O advogado Thiago Azevedo, da associação de defesa do consumidor Proteste, alerta ainda que as empresas não podem dificultar o acesso a vagas reservadas com o uso de milhas, o que ocorre com frequência, com disponibilidade pequena de assentos nos voos. ;Isso significa descumprimento da oferta;, afirma. Nesse caso, o usuário deve procurar ajuda em alguma entidade de defesa do consumidor.

Problemas
O bancário Flavio Andrade de Oliveira, 34 anos, é cuidadoso em relação às suas milhas. Ele concentra todas as compras em um único cartão de crédito, transfere com frequência os pontos adquiridos para a companhia aérea e procura reservar a passagem com seis meses de antecedência. Mesmo assim, enfrenta problemas. Integrante dos programas de milhagem Tam Fidelidade e Smiles, Oliveira diz que as duas empresas demoram para contabilizar pontos de companhias parceiras.
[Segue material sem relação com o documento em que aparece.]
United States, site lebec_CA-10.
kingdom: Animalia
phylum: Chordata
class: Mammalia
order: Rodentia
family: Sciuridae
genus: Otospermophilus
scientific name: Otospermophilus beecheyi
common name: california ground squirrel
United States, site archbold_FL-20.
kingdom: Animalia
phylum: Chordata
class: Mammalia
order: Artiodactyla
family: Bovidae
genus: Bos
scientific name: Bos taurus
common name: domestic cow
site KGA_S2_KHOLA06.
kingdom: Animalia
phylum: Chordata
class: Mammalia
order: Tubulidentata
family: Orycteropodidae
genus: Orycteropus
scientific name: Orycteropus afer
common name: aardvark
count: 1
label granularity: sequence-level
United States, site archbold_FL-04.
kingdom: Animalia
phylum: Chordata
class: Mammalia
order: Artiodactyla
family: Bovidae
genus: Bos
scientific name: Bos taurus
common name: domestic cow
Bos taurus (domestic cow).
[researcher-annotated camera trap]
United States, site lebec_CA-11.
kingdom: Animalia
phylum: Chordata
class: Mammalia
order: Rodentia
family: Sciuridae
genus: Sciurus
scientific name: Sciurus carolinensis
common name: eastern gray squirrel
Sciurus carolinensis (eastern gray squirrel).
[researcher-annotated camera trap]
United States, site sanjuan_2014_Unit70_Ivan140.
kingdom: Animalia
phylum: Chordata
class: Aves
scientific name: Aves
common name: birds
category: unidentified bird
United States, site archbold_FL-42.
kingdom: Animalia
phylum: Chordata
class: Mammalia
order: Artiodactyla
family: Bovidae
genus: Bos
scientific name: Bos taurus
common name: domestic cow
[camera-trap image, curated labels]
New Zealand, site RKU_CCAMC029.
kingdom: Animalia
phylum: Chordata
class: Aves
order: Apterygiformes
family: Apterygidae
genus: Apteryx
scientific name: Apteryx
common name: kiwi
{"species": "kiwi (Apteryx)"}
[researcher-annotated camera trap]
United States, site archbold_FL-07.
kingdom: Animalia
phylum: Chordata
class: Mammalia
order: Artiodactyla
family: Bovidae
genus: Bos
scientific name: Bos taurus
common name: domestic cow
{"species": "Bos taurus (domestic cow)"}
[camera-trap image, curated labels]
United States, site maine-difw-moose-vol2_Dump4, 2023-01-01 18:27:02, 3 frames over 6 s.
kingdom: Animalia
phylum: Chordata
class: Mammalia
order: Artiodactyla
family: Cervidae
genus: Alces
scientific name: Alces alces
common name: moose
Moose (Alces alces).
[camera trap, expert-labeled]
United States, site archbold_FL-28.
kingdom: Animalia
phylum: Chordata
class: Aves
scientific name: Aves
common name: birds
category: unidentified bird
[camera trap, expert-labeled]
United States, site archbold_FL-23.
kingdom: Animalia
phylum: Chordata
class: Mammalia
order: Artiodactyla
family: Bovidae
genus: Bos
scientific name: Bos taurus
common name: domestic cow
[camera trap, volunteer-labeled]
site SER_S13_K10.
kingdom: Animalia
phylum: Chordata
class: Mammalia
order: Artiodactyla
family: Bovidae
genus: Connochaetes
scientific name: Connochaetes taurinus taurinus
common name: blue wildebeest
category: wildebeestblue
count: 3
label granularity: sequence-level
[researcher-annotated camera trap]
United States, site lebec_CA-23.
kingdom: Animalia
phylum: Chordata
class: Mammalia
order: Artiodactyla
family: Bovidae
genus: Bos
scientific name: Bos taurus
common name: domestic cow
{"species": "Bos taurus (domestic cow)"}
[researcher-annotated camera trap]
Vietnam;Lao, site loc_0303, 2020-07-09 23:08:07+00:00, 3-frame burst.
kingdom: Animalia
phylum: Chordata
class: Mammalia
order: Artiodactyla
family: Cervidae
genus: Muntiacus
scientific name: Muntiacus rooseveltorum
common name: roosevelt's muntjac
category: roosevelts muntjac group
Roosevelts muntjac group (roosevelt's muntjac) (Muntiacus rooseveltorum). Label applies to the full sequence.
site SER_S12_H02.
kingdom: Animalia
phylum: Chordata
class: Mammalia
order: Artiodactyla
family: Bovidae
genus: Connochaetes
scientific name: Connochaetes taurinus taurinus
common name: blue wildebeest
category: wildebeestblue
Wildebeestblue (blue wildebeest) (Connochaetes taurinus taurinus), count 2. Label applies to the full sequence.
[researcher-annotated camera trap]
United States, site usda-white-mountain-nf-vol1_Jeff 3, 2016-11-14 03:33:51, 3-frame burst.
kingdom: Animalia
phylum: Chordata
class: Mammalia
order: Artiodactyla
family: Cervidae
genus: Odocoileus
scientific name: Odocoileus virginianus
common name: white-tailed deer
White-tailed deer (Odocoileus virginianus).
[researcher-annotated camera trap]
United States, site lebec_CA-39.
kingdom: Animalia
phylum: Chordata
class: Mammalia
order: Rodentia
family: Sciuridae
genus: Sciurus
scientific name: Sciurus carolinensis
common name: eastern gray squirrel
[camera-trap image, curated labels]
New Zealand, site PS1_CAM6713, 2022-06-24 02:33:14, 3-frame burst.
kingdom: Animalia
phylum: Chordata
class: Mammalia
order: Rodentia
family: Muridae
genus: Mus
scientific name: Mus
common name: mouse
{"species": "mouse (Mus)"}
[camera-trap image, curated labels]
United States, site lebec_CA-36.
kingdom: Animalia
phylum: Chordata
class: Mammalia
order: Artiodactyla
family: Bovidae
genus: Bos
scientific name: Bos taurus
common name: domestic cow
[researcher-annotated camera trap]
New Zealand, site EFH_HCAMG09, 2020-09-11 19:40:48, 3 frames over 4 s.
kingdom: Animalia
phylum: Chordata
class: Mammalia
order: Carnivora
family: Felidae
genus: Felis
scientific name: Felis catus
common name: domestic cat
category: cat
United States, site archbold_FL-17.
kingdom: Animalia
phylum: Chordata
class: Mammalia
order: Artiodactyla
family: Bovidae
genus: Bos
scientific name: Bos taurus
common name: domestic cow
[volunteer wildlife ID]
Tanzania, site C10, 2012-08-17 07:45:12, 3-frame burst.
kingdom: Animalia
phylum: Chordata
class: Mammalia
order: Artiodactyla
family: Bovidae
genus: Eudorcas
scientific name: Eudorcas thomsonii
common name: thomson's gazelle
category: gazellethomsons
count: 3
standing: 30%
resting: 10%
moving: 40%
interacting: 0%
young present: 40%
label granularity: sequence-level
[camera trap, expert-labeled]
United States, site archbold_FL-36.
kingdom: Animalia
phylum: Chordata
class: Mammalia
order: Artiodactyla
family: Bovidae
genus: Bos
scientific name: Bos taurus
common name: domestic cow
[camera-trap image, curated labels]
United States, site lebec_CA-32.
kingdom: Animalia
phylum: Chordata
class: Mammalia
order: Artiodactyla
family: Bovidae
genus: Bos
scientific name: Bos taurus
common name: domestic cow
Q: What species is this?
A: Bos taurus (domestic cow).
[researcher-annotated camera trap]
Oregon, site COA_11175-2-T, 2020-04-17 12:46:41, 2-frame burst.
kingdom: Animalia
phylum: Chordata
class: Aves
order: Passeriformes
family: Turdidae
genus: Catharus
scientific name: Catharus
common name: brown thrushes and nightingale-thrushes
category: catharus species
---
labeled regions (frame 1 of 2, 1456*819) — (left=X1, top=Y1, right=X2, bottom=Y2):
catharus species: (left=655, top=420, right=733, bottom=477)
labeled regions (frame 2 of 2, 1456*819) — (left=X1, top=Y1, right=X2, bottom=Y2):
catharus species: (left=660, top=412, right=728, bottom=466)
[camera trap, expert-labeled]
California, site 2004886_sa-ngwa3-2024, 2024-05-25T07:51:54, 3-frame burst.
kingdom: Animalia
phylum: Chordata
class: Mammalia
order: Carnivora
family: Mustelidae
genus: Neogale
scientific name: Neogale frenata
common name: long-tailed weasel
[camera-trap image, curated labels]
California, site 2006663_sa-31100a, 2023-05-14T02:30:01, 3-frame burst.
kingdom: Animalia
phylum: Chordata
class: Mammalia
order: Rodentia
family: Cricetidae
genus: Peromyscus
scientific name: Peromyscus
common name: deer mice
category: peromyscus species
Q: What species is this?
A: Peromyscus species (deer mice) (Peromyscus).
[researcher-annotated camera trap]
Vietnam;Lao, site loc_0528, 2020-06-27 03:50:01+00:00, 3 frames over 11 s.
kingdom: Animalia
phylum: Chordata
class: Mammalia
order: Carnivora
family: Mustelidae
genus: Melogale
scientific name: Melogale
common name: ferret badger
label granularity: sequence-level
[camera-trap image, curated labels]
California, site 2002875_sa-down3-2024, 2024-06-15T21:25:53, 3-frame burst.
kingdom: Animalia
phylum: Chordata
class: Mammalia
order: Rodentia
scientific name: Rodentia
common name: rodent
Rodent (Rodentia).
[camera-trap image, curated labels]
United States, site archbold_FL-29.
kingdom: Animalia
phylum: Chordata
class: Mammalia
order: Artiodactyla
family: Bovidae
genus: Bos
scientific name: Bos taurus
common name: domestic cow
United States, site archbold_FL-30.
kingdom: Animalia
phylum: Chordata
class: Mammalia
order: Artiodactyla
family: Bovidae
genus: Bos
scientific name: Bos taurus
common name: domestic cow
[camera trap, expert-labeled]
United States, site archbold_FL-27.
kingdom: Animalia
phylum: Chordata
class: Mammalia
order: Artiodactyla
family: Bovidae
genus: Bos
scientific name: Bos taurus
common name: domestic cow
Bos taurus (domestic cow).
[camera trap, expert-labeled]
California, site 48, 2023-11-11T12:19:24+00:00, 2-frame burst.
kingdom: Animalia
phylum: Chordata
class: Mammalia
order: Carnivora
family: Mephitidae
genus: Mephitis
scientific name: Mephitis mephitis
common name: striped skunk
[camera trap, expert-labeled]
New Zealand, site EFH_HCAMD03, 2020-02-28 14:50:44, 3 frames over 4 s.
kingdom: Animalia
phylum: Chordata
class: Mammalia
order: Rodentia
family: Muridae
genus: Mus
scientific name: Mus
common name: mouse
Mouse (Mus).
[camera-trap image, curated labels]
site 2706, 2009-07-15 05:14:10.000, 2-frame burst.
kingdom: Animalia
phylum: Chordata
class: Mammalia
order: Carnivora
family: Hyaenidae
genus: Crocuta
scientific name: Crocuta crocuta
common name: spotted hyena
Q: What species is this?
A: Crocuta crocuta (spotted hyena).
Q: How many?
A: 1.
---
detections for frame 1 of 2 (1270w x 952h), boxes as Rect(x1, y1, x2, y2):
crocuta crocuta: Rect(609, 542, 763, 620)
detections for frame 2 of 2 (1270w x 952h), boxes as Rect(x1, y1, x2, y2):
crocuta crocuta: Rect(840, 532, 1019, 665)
;Sempre tenho que reclamar e ligar para a central e ficar horas pendurado no telefone até resolver o problema;, comenta. O bancário conta que tentou marcar recentemente uma passagem com milhas pela Tam, disponível no site, mas não conseguiu completar a operação. O assento disponível tinha desaparecido. ;Passei mais de duas horas no telefone para fazer reclamações e, somente depois de muita insistência, eles disseram que eu poderia comprar a passagem com milhas em caráter excepcional. Era um direito que eu tinha e parecia que eles estavam me fazendo um favor;, lamenta.

A Agência Nacional de Aviação Civil (Anac), responsável por regulamentar e fiscalizar o serviço de transporte aéreo no país, informou que não tem autoridade para punir ou multar as empresas que cometem abusos. A orientação do órgão para o consumidor que se sentir lesado é se queixar no Procon e nos Juizados Especiais dos aeroportos.